- Raw records -

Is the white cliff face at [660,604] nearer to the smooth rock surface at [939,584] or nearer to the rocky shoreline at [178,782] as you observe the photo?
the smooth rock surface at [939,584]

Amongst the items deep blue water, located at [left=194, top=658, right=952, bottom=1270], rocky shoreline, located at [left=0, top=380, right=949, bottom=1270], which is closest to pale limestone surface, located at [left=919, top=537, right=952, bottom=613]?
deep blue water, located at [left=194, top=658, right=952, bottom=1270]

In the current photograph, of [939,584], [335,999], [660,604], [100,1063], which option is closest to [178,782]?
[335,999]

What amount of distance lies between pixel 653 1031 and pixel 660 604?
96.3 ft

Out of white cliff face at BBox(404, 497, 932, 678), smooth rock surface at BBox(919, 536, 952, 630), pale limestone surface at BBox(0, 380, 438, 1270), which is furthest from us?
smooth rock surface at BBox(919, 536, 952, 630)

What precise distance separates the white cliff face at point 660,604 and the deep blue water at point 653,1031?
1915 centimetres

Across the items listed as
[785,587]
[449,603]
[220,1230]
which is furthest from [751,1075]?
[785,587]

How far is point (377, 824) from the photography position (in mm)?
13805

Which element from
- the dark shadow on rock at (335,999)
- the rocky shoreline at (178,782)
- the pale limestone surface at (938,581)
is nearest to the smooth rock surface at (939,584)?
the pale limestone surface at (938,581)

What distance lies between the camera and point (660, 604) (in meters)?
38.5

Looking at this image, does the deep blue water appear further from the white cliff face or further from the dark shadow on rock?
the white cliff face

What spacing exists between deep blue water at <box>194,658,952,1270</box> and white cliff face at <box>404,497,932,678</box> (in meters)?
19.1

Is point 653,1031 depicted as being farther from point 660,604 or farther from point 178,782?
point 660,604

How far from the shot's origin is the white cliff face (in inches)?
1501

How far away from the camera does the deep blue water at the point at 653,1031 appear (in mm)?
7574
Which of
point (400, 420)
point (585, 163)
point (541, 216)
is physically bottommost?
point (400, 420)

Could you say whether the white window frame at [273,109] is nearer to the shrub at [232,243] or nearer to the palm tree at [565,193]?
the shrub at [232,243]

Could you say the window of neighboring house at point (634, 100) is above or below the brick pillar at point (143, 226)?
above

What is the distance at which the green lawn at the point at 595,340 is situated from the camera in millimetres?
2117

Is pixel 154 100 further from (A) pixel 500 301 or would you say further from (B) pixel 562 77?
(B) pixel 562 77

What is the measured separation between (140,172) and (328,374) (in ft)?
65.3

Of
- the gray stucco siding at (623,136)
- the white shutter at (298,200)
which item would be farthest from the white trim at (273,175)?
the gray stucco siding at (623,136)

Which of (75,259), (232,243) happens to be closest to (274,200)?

- Short task -
Can you pull out every one of the records above and reproduce each line verbatim?

- Response to this task -
Is the white cliff face at [660,604] nearer to the smooth rock surface at [939,584] or nearer to the rocky shoreline at [178,782] as you observe the photo?
the smooth rock surface at [939,584]

Amongst the items deep blue water, located at [left=194, top=658, right=952, bottom=1270], rocky shoreline, located at [left=0, top=380, right=949, bottom=1270], which is closest to pale limestone surface, located at [left=919, top=537, right=952, bottom=613]?
deep blue water, located at [left=194, top=658, right=952, bottom=1270]

In the current photograph, of [939,584], [335,999], [660,604], [100,1063], which option is closest to [178,782]?
[335,999]

What amount of distance lies between pixel 653 1031 and pixel 660 604?
96.3 ft

Out of white cliff face at BBox(404, 497, 932, 678), smooth rock surface at BBox(919, 536, 952, 630), pale limestone surface at BBox(0, 380, 438, 1270), which is furthest from us?
smooth rock surface at BBox(919, 536, 952, 630)

What precise distance separates the white cliff face at point 660,604 and the deep blue water at point 653,1031?
1915 centimetres

Across the items listed as
[785,587]
[449,603]
[220,1230]
which is furthest from [751,1075]?
[785,587]

How far is point (377, 824) from the photography position (in mm)?
13805

Which element from
- the dark shadow on rock at (335,999)
- the rocky shoreline at (178,782)
- the pale limestone surface at (938,581)
is nearest to the smooth rock surface at (939,584)?
the pale limestone surface at (938,581)

What distance lies between the camera and point (660, 604) (in meters)?
38.5

Looking at this image, does the deep blue water appear further from the white cliff face or further from the dark shadow on rock?
the white cliff face

What spacing exists between deep blue water at <box>194,658,952,1270</box> and white cliff face at <box>404,497,932,678</box> (in meters)?
19.1

Is point 653,1031 depicted as being farther from point 660,604 or farther from point 178,782?
point 660,604

How far from the shot's origin is the white cliff face (in inches)?
1501

How far away from the camera does the deep blue water at the point at 653,1031 appear (in mm)?
7574
Which of
point (400, 420)
point (585, 163)
point (541, 216)
is physically bottommost?
point (400, 420)

Could you say whether the white window frame at [273,109] is nearer to the shrub at [232,243] or nearer to the palm tree at [565,193]?
the shrub at [232,243]

Could you say the window of neighboring house at point (634, 100) is above or below the brick pillar at point (143, 226)?
above

What is the distance at which the green lawn at the point at 595,340 is situated from the camera in millimetres?
2117

Is pixel 154 100 further from (A) pixel 500 301 or would you say further from (B) pixel 562 77?
(B) pixel 562 77

What is the measured separation between (140,172) and (328,374) (in ft)?
65.3

Of
- the gray stucco siding at (623,136)
- the white shutter at (298,200)
which item would be farthest from the white trim at (273,175)?
the gray stucco siding at (623,136)

Which of (75,259), (232,243) happens to be closest to (274,200)?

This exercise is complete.